** Begin TEXT SECTION **

What do you mean by hardware raid?

How are the devices contributing to your software raid set arranged?

IDE, SATA or some other interface ?

A plug in card or fakeraid as provided on most motherboards these days. Fakeraid is another variation on software raid.

I would not expect there to be any difference in sequential reads but random reads *may* be faster, depending on your answers to the above.  Get Bonnie to to speed testing.

----------

## Cyker

Not sure with RAID1. With RAID5 it depends on the system powering it:

On multi-socket (And to a lessor extend multi-core) systems, software RAID is generally faster than fakeraid and on par with entry-level hardware RAID. On single-core and slower systems, the fakeraid will probably be slightly faster.

Linux RAID1 is weird; It is SUPPOSED to double read speeds by alternating between drives for read requests, but either it's not working or it doesn't do it concurrently because as you say, there appears to be no read performance boost in Linux' software RAID1.  :Sad: 

----------

## Dairinin

afaik, md raid1 does not "balance" sequential io in a way raid0 does. Sequential single-threaded read is always done from a single disk. With random read, the disk with the head closest to needed sector is selected. You can run two "hdparm -t" in parallel for a single disk and raid1 array, and should see th difference.

** End TEXT SECTION **
** Begin ENTRIES **

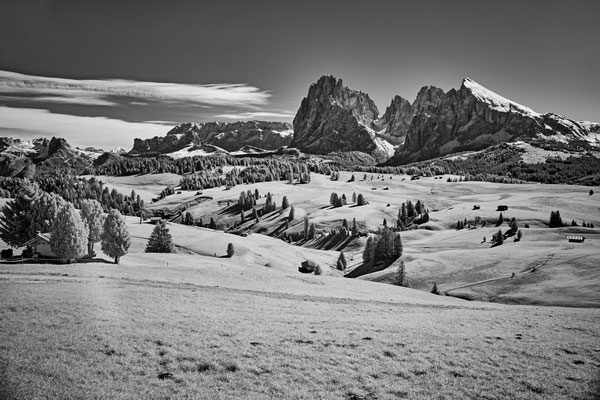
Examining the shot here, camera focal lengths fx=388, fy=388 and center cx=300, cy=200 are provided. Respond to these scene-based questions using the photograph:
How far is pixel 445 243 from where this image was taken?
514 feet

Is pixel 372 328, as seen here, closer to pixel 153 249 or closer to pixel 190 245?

** End ENTRIES **
** Begin ENTRIES **

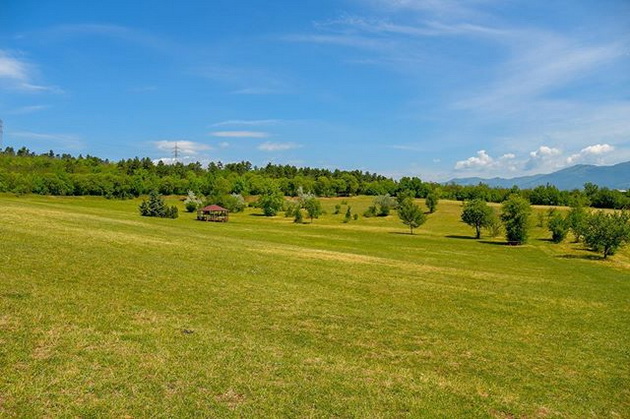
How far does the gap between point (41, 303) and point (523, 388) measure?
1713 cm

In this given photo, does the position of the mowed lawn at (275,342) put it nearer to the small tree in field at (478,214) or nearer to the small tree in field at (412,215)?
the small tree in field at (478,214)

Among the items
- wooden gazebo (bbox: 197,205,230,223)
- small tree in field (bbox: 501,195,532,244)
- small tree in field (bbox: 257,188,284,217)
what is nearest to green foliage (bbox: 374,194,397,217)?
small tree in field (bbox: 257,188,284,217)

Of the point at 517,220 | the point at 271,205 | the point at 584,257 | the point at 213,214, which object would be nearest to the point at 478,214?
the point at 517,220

** End ENTRIES **

• WRITTEN TASKS:
a. In the forum discussion of software RAID, which disk does md raid1 use for a sequential single-threaded read?
b. Reproduce word for word the stretch of the forum discussion of software RAID from "afaik, md raid1" through "see th difference.".
c. Write the next part of the forum discussion of software RAID, picking up after its last sentence.

• TASK-BY-TASK ANSWERS:
a. It always reads from a single disk.

b.
afaik, md raid1 does not "balance" sequential io in a way raid0 does. Sequential single-threaded read is always done from a single disk. With random read, the disk with the head closest to needed sector is selected. You can run two "hdparm -t" in parallel for a single disk and raid1 array, and should see th difference.

c.
----------

## Cyker

Ahh, I didn't realise that! No wonder hdparm doesn't see any boost!

----------

## zotalore

Software raid on a system with high bandwidth to the disk controller (e.g. PCI Express) and a multicore CPU with large caches can be a lot faster than a hardware raid based upon some embedded CPU running at lower speeds. However, an optimal hardware raid controller will be faster since it usually will have a dedicated datapath to the disk.

----------

## Bash[DevNull]

 *NeddySeagoon wrote:*   

> 
> 
> What do you mean by hardware raid?

 

I can order 3Ware RAID Controller (no additional info from my hoster)

 *NeddySeagoon wrote:*   

> 
> 
> How are the devices contributing to your software raid set arranged?
> 
> IDE, SATA or some other interface ?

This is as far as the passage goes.